Reviewing aged care skills
February 9, 2015 | Aged Care Management
Aged care is one industry where staff need to have a high level of training and skill in order to deliver the necessary levels of care, but the workforce could be lacking in some areas.
The South Australian Government sought to better understand the state of the workforce in a new report. The results were surprising. Nearly 50 per cent of care providers stated that fewer than half of Certificate III in Aged Care graduates actually had the necessary skills to be employed in an aged care facility.
A substantial 103 aged care employers noted that poor English, little work experience and not being fit for the industry were the primary reasons for graduates being rejected. Australian Ageing Agenda reported on the issue earlier this month.

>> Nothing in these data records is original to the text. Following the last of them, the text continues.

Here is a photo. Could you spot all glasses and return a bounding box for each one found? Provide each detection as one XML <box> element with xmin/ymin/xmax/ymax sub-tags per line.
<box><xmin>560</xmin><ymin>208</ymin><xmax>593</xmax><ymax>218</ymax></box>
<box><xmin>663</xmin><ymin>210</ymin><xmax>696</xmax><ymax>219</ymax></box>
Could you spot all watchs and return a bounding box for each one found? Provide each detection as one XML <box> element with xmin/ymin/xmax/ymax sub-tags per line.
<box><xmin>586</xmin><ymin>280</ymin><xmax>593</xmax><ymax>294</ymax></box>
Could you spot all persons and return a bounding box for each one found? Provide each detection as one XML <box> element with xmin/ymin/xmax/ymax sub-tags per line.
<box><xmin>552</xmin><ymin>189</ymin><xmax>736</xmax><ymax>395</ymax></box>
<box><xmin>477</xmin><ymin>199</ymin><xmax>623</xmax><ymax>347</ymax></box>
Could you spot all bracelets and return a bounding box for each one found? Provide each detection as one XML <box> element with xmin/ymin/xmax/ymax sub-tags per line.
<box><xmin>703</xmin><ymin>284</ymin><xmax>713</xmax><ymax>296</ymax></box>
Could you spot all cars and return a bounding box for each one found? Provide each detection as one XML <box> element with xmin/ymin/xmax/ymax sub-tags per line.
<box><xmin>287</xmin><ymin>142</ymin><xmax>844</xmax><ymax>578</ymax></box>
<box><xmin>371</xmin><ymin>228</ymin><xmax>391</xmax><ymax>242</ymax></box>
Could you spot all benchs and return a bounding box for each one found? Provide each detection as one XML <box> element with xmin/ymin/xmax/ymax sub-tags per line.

“Employers report that a significant number of graduates they interview are not suitable for employment at their worksite and there are providers from whom they will not recruit graduates,” the report explained.
Workforce issues and what employers recommend
Graduate performance is a serious issue, as the aged care industry cannot afford to face a shortage of skilled workers – especially with the sector set to face massive growth over the next few decades.
Obviously, staff training issues need to be addressed within the next few years if providers are going to meet demand for care – but this could take some time to rectify.
Fortunately, aged care providers have come forward with possible courses of action to improve the quality of Certificate III training. They explained that students should have more time during the training to develop practical skills (those used every day while on the job) and have to take part in a four week work placement at minimum.
In addition, courses need to identify whether students can actually develop the correct qualities to perform well in the aged care sector, given the personal nature of the industry. This is an area that cannot be overlooked, as workers will be caring for the elderly on a daily basis – something that requires the right mindset.
Issues like staff training can no longer be put on the back burner, and need to be the centre of attention as resident numbers keep growing. Only with a population of highly trained workers with the right personal attributes can aged care growth be managed effectively.